November 8: Managing Permit-Required Confined Spaces

Are there spaces in your facility or at your worksites where you need to limit access? Are there spaces that contain a hazardous or potentially hazardous atmosphere, material that could engulf those who enter, or physical hazards like exposed live wires or unguarded equipment or machinery? Are there spaces where walls converge inward or floors that slope downward, tapering into smaller areas where someone could become trapped and asphyxiated?

Confined spaces are ones that are not designed to be continuously occupied and can be difficult to exit during an emergency. Confined spaces include underground vaults, tanks, storage bins, manholes, pits, silos, underground utility vaults, pipelines, and commercial grease traps. Workers who enter confined spaces can face life-threatening hazards that include asphyxiation, drowning or engulfment, electrocution, explosions, fall hazards, and flammable or toxic substances. The atmospheric hazards of confined spaces can be debilitating and even fatal.
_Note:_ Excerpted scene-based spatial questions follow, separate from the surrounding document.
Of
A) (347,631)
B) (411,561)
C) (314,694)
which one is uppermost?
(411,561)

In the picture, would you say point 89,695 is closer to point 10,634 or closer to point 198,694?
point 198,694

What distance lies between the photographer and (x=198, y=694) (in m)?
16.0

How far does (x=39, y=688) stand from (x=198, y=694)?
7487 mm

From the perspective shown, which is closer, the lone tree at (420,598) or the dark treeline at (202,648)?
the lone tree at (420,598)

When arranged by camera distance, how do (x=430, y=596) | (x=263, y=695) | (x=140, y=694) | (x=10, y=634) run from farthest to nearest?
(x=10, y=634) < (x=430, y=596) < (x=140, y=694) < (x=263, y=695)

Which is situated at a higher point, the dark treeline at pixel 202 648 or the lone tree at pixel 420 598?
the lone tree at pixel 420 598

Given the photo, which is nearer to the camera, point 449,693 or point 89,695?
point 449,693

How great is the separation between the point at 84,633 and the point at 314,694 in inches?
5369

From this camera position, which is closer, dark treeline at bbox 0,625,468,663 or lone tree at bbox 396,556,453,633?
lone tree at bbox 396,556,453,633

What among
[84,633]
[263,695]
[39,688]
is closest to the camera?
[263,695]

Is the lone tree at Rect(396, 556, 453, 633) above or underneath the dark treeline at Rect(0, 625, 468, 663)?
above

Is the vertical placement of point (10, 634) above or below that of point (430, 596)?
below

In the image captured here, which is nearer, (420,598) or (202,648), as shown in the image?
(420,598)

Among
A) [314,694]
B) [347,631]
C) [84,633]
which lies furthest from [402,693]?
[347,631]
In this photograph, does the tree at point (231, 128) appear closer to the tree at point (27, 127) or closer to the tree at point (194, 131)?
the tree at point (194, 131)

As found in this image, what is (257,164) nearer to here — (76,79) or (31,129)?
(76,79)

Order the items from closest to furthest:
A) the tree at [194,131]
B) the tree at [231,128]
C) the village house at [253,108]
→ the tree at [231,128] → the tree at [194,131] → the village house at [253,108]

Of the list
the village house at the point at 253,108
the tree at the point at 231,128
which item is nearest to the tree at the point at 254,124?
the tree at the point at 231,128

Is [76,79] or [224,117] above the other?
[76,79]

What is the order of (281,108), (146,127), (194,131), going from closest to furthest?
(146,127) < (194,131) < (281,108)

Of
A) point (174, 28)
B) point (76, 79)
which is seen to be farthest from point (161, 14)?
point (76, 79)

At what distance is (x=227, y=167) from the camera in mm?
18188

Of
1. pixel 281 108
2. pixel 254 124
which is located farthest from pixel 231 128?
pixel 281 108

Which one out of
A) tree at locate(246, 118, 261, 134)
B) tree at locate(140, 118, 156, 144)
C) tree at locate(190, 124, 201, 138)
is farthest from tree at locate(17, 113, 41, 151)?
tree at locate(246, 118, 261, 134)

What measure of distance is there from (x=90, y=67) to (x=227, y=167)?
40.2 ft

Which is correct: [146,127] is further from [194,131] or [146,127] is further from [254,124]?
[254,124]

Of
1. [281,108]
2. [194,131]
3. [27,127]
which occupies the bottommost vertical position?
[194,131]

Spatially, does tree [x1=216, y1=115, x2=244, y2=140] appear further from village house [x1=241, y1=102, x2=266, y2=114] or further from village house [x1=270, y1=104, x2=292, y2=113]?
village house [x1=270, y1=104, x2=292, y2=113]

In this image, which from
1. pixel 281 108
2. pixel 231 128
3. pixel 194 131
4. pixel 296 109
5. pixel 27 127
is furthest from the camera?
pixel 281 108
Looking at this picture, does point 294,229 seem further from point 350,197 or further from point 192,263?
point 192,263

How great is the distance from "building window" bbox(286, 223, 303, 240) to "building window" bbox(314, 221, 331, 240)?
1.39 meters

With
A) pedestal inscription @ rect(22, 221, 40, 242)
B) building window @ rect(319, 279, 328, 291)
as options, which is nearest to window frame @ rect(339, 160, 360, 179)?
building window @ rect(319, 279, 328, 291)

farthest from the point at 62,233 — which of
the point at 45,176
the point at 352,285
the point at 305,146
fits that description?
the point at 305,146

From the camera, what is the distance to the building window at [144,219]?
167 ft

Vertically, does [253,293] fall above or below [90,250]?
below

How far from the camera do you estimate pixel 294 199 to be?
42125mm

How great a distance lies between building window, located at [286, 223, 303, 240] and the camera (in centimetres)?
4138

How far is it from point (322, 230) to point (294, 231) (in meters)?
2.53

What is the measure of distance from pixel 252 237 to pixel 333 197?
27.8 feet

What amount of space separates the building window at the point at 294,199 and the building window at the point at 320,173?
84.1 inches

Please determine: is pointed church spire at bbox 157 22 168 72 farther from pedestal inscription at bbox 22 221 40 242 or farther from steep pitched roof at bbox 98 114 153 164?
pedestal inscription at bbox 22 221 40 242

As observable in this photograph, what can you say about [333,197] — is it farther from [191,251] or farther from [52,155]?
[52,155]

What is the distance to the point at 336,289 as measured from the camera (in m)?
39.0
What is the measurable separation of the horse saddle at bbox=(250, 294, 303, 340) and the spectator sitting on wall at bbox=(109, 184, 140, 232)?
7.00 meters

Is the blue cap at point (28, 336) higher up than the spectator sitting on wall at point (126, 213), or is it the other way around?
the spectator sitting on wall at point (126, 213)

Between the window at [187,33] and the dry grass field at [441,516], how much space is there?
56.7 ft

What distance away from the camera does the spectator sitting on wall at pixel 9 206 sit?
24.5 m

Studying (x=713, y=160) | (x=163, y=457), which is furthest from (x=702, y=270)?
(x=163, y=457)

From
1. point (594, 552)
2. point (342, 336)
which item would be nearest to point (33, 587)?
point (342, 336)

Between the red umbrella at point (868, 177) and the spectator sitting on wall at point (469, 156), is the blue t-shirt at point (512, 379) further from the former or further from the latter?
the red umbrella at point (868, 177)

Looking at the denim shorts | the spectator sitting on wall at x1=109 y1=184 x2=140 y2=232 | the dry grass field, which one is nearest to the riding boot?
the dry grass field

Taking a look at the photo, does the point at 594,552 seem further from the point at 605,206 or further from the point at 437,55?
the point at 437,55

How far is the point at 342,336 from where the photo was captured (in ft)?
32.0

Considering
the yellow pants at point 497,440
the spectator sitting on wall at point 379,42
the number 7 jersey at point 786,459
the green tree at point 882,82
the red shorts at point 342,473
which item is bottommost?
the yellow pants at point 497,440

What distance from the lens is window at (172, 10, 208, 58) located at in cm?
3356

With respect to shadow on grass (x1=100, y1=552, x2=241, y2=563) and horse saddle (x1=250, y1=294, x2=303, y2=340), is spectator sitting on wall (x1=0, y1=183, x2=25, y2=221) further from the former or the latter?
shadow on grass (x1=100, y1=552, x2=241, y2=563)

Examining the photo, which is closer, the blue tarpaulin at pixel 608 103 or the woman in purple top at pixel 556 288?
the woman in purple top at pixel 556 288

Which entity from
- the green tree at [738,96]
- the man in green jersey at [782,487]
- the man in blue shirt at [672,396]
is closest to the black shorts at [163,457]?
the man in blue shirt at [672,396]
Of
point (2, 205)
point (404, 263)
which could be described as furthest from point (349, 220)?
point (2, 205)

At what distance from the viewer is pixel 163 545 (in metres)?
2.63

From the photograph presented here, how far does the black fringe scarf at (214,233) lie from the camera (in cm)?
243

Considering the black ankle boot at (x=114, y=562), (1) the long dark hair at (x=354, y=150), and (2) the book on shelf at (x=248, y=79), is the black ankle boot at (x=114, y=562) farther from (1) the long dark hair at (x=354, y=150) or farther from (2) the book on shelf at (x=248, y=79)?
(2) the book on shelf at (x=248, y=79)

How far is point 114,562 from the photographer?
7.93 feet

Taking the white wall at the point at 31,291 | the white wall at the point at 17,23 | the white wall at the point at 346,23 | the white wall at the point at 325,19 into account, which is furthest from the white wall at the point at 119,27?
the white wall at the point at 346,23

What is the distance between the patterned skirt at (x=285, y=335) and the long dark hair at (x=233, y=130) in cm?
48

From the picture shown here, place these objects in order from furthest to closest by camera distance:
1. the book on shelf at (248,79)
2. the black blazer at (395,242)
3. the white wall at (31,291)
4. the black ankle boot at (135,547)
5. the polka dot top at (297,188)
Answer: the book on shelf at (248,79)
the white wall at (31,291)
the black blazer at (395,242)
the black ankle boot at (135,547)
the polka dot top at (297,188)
For example, on February 2, 2007, at the Orleans Hotel and Casino in Las Vegas, Nevada, plumbers and engineers attempting to address a problem with a grease interceptor/trap in the hotel’s sewer system were overcome by hydrogen sulfide (H2S) inhalation. Two workers were pronounced dead on the scene, and another suffered permanent neurological damage.
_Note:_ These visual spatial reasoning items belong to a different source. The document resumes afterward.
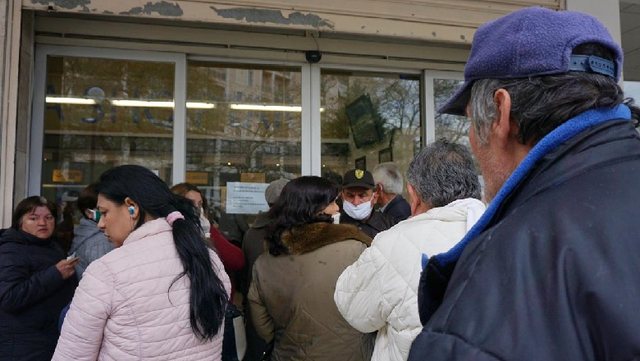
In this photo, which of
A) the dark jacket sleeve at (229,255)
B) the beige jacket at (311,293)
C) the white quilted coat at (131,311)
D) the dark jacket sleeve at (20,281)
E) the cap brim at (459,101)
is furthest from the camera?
the dark jacket sleeve at (229,255)

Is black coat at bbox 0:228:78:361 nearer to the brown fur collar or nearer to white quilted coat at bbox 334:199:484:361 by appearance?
the brown fur collar

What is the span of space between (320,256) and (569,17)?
70.1 inches

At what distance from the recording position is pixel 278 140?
17.6ft

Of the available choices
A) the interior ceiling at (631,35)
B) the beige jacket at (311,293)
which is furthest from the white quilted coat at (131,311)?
the interior ceiling at (631,35)

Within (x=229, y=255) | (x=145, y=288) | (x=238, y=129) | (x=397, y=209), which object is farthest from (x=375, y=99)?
(x=145, y=288)

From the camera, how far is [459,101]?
1086 millimetres

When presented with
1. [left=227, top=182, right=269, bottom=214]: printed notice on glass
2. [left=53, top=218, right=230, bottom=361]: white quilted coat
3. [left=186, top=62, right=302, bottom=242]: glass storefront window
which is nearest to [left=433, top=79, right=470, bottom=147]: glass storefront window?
[left=186, top=62, right=302, bottom=242]: glass storefront window

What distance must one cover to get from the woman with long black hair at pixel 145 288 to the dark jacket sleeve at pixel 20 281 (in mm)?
1005

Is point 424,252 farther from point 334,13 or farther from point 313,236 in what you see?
point 334,13

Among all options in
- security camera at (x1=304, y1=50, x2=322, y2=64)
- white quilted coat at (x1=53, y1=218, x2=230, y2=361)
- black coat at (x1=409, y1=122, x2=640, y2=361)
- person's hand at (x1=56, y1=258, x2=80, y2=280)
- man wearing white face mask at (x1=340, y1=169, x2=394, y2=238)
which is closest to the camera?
black coat at (x1=409, y1=122, x2=640, y2=361)

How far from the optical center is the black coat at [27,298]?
274 centimetres

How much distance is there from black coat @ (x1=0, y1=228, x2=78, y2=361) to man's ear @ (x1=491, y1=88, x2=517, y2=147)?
2716 mm

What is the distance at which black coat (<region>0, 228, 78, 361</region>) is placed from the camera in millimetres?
2740

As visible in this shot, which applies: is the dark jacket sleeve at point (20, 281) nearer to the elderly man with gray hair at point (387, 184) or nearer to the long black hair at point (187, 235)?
the long black hair at point (187, 235)
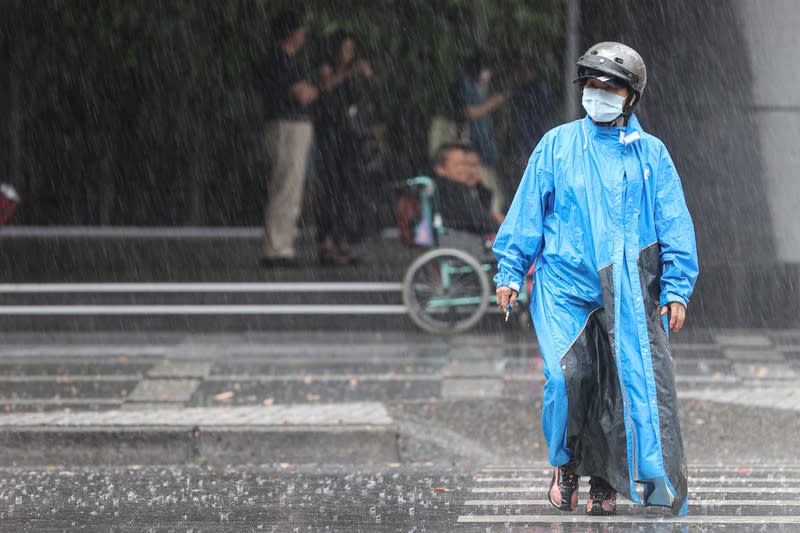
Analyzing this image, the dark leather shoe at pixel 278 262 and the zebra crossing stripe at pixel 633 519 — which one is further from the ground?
the dark leather shoe at pixel 278 262

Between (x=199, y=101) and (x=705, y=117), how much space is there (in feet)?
22.1

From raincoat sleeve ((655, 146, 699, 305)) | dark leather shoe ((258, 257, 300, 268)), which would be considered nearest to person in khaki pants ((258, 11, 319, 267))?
dark leather shoe ((258, 257, 300, 268))

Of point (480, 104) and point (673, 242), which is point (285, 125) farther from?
point (673, 242)

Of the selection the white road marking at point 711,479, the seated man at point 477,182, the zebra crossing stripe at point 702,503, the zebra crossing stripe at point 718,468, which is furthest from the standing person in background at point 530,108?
the zebra crossing stripe at point 702,503

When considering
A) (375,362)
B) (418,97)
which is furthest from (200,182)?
(375,362)

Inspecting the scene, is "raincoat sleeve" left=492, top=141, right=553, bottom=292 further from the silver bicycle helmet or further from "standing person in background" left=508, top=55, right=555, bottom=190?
"standing person in background" left=508, top=55, right=555, bottom=190

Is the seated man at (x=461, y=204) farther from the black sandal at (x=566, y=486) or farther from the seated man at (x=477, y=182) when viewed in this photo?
the black sandal at (x=566, y=486)

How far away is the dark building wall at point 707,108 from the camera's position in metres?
11.7

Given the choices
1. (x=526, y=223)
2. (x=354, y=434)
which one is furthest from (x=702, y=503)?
(x=354, y=434)

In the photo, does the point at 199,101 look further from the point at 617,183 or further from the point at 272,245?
the point at 617,183

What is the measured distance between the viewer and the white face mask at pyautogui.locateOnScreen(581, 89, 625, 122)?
17.4ft

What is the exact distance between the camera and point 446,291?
10711 mm

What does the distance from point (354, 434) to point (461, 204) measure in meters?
3.83

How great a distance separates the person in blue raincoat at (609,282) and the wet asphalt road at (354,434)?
28 centimetres
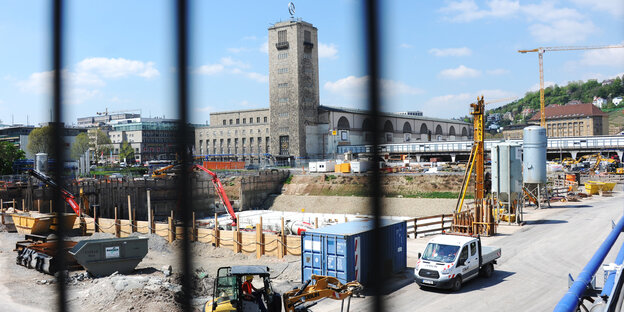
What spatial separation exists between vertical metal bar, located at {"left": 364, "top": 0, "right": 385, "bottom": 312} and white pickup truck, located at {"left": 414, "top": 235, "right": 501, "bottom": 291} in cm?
1099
Workers in confined spaces can be exposed to air contaminants, one of the American Industrial Hygiene Association’s (AIHA) “Focus Four” construction industry health hazards, along with excessive noise, high temperatures, and manual materials handling.

The Occupational Safety and Health Administration (OSHA) has general industry (29 CFR §1910.146), maritime (Part 1915, Subpart B), and construction industry standards (Part 1926, Subpart AA) regarding confined spaces. The standards contain requirements for entry permit programs, warning signs, training, atmospheric testing and ventilation, attendants, entry supervisors, and rescue and emergency services.

Besides manholes, pipelines, and storage bins, confined spaces include commercial grease traps and railcar and trailer tanks. As food waste decays in commercial grease traps, H2S is released.

November 22: Understanding OSHA’s Emphasis Programs

How likely are you to see a compliance safety and health officer (CSHO) show up at your workplace for an Occupational Safety and Health Administration (OSHA) inspection?

The agency has a few methods for allocating its enforcement resources. For example, the agency’s initial response to an employee complaint may be a letter or telephone call rather than an on-site inspection. The agency also evaluates the performance of its area offices using the OSHA Weighting System (OWS).

The OWS assigns a number of enforcement units (EU) for different types of inspections. The agency assigns the highest number of EUs for inspections involving criminal or significant cases: seven EUs. It awards five EUs for inspections for process safety management (PSM) of highly hazardous chemicals and for inspections following a fatality or catastrophe.

The weighting system awards three EUs for inspections for the agency’s “focus four” hazards: caught-in or between, electrical, fall, and struck-by hazards. OSHA assigns two EUs for inspections for certain hazards, including ergonomics (musculoskeletal disorders), permit-required confined spaces hazards, occupational noise, site-specific targeting (based on employer-submitted injury and illness data), and workplace violence. All other inspections receive one EU.

OSHA also uses national, regional, and local emphasis programs (NEPs, REPs, and LEPs) to focus its enforcement resources on particular hazards or high-hazard industries. The agency’s newest NEP is an emphasis program for COVID-19 launched March 12 and revised July 7, with minor changes made August 30.

Area offices begin their NEP enforcement efforts with site selection, generating a master list of establishments for possible inspection. Agency directives for hazard-specific NEPs typically include a list of targeted industries.

Primary targets of the COVID-19 NEP include ambulance and home healthcare services; correctional facilities; healthcare and long-term care facilities; hospitals and physicians’ offices; and department stores, groceries, supermarkets, restaurants, meatpacking and poultry processing facilities, and warehouses and storage facilities.